Full-Text Search & Elasticsearch
From a simple ILIKE query that suffocates under millions of rows, to relevance-ranked millisecond search — this chapter explains why tools like Elasticsearch exist, how the inverted index works, what BM25 does, and when to reach for Postgres FTS versus Elasticsearch in a real backend.
The Origin Story — Why Search Got Hard
Imagine it's 2005. You're a backend engineer at a fast-growing e-commerce startup. The product catalog has ~5,000 items. You write a search endpoint using a classic SQL pattern:
SQL-- Works great at 5 000 rows SELECT * FROM products WHERE name ILIKE '%laptop%' OR description ILIKE '%laptop%';
This returns results in roughly 50 ms.
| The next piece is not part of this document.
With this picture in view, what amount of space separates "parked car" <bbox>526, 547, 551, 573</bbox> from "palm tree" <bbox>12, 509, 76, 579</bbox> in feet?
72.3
Users are happy, managers are happy, life is simple.
Fast-forward two years. The catalog explodes to millions of products. The same query now takes 30 seconds. The company is losing sales. On top of the speed issue, new requirements arrive:
- Relevance — searching "laptop" should show a MacBook Pro before a laptop bag.
- Typo tolerance — users type lapto during a sale rush; results must still appear.
- Speed — search must return in milliseconds, not seconds.
The Librarian Analogy
Think of your relational database (Postgres, MySQL, etc.) as a librarian in a giant library. The librarian knows exactly where every book lives on the shelf.
But it has one fatal flaw: to find books about a topic, it must physically walk to every single shelf, pull out every book, and read it page by page looking for your keyword.
The two problems summarised:
- Speed: A table with 50 million rows means 50 million row comparisons. On spinning disk this was catastrophic even in the SSD era it wastes enormous I/O.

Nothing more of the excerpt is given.